I love Thomas Sowell. The best part about Walter Williams doing a sub for Rush Limbaugh on the radio is that he will nearly always squeeze in a half hour chat with Thomas Sowell. It's always a pleasure listening to him as well as reading.

Last time he was on the radio with Walter, he was talking about some fascinating history - since I missed the beginning I didn't realize that it very likely comes from this new book. I'm going to have to go out and buy it now. Thanks for the heads up Sissy!

My guess is it's Scots-Irish culture he's talking about. Perhaps mainly Irish since the potato famine sent nearly 500,000 Irish immigrants to the U.S. in the 1840s (though how many of those made it to the South, I'm not sure).

I'll have to read the book now.

Though it's been maligned as racist, Cracker Culture, by Grady McWhiney (a TCU prof, if I remember correctly) outlines many of the good-bad traits we Southerners got from the Celt descendants (including many Englishmen) that settled in the South.

The influence of the native tribes who were pushed into Oklahoma shouldn't be overlooked either. I guess I'll have to read the book to find out if Sowell takes that into consideration.

See "Born Fighting : How the Scots-Irish Shaped America" by James Webb. Webb has a much more positive spin on that culture, which originated in the Borders, the region where Scotland and England come together. It was transferred to Northern Ireland/Ulster after Cromwell, and from there to the American colonies in the early 1700s.

With the good coastal and Piedmont land already taken, they made their way inland up into the mountains and formed the Appalachian subculture.

That is, of course, a gross over-simplification.

Then there's Arthur Herman's How the Scots Invented the Modern World, whose thesis is quite the opposite. Hmmm.

Well, I would say that it's important to note that racism did create the conditions that allowed "black rednecks" to become isolated in ghettoes and from mainstream culture. I find myself wondering if whites with Confederate-flag bumper stickers and blacks with ultra-nationalist tendencies aren't, indeed, two sides of the same coin.

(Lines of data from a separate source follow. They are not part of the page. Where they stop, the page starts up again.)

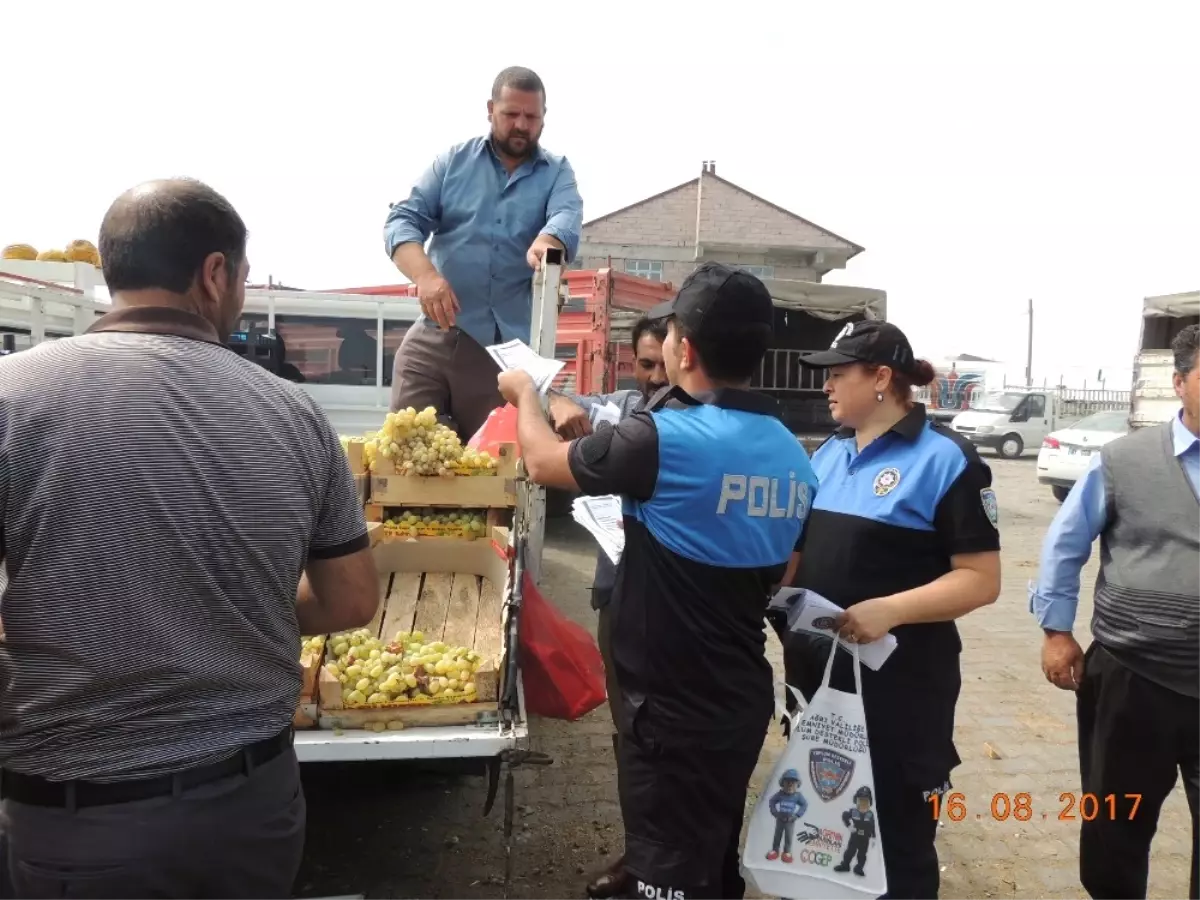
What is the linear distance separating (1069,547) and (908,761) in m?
0.97

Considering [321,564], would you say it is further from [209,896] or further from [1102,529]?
[1102,529]

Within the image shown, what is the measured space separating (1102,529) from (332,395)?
733 cm

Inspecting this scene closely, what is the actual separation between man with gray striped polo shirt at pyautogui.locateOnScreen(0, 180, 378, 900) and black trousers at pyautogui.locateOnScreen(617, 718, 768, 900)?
2.94 ft

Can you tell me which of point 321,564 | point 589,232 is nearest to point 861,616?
point 321,564

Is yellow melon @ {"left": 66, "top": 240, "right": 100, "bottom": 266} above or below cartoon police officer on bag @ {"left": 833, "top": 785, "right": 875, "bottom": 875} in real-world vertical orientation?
above

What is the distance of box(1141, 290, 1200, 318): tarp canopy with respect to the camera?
10969 millimetres

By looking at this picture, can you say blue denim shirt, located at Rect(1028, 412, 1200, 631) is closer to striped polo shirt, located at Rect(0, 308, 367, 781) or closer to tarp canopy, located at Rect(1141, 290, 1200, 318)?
striped polo shirt, located at Rect(0, 308, 367, 781)

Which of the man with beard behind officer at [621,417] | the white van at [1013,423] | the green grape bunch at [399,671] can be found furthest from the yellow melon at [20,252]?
the white van at [1013,423]

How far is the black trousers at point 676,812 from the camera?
2.11 meters

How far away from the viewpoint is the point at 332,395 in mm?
8664

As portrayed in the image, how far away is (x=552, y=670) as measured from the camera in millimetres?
2990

Interesting question. Maybe there will be some answers in Sowell's book.

See the Scots-Irish portion of historian David Hackett Fischer's monumental Albion's Seed: Four British Folkways in America, which supports Dr. Sowell's thesis. My own heritage is Southern white redneck, but today I can proudly say, "I'm a Sowell man."

Thanks so much, Leo.

The similarities in music are certainly striking. Listen to an "old time" fiddle tune from Appalachia and then listen to Irish or Scottish fiddle music.

The new phenomenon, though is Green Rednecks. We are black and white and are paying a little more attention to the land before it vanishes.